Jugé insupportable, le
quatrième long-métrage du cinéaste chilien Lucio A. Rojas
mérite-t-il sa réputation d’œuvre insoutenable ou n'est-il
qu'un des nombreux films d'horreur tentant vainement de repousser les
limites de l’innommable tout en y parvenant que très
succinctement ? Difficile de répondre à cette question sans
prendre en considération quelques éléments d'importance. L'un
d'eux relève de l'expérience du spectateur dans le domaine de
l'horreur, et en l'occurrence, ici, du Rape and Revenge.
Un autre, quant à lui, relève de la sensibilité de ce même
spectateur. De l'émoi qu'il peut ressentir devant des actes de
barbarie sans cesse plus réalistes (on peut louer le talent de
maquilleurs repoussant sans cesse les limites de leur profession).
Sanglant, voire gore, et en tous les cas, graphiquement
impressionnant, Trauma
l'est. Mais cela justifie-t-il que l'on se pâme ou que l'on rejette
en bloc ses visions outrancières ? Pas forcément. Surtout que
le contenu dont fait l'objet la réputation du film se situe surtout
en début de métrage, la suite n'arborant alors plus que les atours d'un banal
film d'horreur parsemé ça et là de quelques séquences,
reconnaissons-le, particulièrement gratinées.
L'un
des principaux défauts du long-métrage de Lucio A. Rojas est
d'avoir concentré les pires des abominations au tout début du
scénario. Perdant ainsi une partie de son public, le plus sensible,
et décevant par la suite, l'autre partie, qui sera gratifiée de
séquences violentes, mais beaucoup moins extrêmes en matière
d'horreur. Il faut dire que Trauma
s'aventure sur le même terrain de jeu qu'un certain
A Serbian Film
(Srdjan Spasojevic, 2010) de sinistre mémoire en invoquant des
thèmes demeurant encore 'relativement'
tabou dans la plupart des pays. Tortures, viol, nécrophilie,
inceste, et tout cela en l'espace de quelques minutes. De quoi
retenir l'attention des blasés. De ceux que l'étalage permanent
d'horreurs, cette fois-ci bien réelles, sur certains sites
d’hébergement vidéos, ne provoque presque plus rien.
La
séquence est aussi repoussante que gratuite et ne sert qu'un propos
dont la perversité s’étend au delà de la seule démonstration
d'un individu pervers se vengeant de l'infidélité de sa compagne.
Car comme le laisse envisager le titre du film, la descendance de
cette femme humiliée, violée par son propre fils (et c'est là
qu'intervient la comparaison avec le film de Srdjan Spasojevic) puis
abattue d'une balle dans la tête, c'est bien sa progéniture qui
sera au centre d'un récit ignoble dont l'intensité est
malheureusement contrecarrée par des scènes d'une extraordinaire
futilité. Histoire d'ajouter un peu d'huile sur le feu, Lucio A.

*Informations fournies*.

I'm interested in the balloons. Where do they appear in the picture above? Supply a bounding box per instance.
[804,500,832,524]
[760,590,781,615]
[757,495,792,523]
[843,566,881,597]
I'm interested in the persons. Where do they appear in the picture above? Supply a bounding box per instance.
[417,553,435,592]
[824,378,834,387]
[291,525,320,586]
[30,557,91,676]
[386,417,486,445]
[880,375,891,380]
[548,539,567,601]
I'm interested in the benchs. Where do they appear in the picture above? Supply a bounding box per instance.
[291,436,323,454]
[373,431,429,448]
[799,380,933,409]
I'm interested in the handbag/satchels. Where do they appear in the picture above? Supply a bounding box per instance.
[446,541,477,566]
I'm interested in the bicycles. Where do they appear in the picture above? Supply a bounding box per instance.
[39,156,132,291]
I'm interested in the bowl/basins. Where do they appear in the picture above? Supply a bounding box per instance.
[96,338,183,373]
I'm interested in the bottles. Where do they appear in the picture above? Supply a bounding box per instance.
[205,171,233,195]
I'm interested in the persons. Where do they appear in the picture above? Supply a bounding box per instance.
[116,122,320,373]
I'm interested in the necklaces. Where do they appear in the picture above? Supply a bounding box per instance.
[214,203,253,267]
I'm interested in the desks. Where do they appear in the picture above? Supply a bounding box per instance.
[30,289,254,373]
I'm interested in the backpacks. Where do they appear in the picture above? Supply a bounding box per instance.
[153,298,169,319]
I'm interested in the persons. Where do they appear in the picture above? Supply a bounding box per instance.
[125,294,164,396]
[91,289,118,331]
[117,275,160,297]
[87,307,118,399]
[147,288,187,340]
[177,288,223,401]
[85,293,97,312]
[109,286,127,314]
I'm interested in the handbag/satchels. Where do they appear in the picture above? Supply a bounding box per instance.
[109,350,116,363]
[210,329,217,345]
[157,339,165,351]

==

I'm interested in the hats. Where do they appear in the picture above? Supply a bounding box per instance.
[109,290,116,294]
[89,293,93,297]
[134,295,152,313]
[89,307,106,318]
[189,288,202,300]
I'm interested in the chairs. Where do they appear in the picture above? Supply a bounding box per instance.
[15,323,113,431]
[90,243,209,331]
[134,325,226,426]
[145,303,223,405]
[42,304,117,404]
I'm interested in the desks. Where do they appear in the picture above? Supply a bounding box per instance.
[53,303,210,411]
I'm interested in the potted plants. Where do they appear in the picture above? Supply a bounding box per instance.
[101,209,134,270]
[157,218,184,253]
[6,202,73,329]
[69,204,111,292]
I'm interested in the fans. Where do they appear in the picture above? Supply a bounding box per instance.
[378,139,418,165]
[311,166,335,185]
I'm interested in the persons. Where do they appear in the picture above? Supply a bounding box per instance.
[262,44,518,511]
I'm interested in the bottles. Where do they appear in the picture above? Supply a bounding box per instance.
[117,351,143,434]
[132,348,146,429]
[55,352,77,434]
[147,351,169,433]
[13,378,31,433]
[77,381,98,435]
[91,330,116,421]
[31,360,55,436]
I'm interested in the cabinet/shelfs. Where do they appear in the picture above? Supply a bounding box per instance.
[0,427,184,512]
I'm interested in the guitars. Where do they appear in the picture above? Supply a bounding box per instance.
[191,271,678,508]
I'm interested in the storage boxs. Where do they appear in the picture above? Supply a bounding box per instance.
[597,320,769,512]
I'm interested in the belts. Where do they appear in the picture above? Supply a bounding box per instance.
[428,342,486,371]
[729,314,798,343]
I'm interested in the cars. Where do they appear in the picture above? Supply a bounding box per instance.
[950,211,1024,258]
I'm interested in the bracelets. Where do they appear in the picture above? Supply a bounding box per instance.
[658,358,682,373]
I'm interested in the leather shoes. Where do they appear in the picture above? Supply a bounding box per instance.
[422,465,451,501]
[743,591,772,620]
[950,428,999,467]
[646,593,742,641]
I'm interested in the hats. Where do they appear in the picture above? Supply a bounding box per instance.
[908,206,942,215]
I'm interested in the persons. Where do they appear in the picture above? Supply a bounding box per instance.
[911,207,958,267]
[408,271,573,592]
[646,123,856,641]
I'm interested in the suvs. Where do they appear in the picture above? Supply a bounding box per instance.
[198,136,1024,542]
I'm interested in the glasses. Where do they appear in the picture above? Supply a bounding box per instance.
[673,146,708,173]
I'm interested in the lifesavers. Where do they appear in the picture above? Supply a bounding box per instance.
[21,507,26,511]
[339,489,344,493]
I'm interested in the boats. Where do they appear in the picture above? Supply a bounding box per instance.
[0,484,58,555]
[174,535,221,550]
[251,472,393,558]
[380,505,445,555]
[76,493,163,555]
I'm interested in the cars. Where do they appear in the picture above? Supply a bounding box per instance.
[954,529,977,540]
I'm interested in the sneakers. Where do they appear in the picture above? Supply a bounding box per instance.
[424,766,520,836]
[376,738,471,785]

*Consignes*.
[1] Pouvez-vous mettre à jour la critique du film Trauma, en commençant à "Sanglant, voire gore, et" et en terminant à "reconnaissons-le, particulièrement gratinées.", en y remplaçant "graphiquement" par "visuellement" ?
[2] Pourriez-vous écrire la suite de la critique du film Trauma, à partir de sa dernière phrase ?

*Réponses fournies*.
[1]
Sanglant, voire gore, et en tous les cas, visuellement
impressionnant, Trauma
l'est. Mais cela justifie-t-il que l'on se pâme ou que l'on rejette
en bloc ses visions outrancières ? Pas forcément. Surtout que
le contenu dont fait l'objet la réputation du film se situe surtout
en début de métrage, la suite n'arborant alors plus que les atours d'un banal
film d'horreur parsemé ça et là de quelques séquences,
reconnaissons-le, particulièrement gratinées.

[2]
Rojas fait de ses quatre héroïnes des lesbiennes, dansant sur une
soupe FM aussi indigeste que les lignes de dialogue que les quatre
actrices (Catalina Martin, Macareba Carrere, Ximena del Solar et
Dominga Bofill) sont contraintes de répéter devant la caméra. Des
séquences d'une lourdeur pire que celles de nos Mystères
de l'Amour
nationaux.
Heureusement
qu'interviennent Juan (Daniel Antivilo) et son fiston, aux rapports
incestueux, en cours de route pour violer ces quatre jeunes femmes
dans des conditions affreuses mais qui ne feront ni chaud ni froid à
celles et ceux qui furent échaudés par l'insupportable séance de
viol du mythique Irréversible
de Gaspar Noé. Le film prend une tournure sinistre, et donc
débarrassé de son insupportable ambiance Soap.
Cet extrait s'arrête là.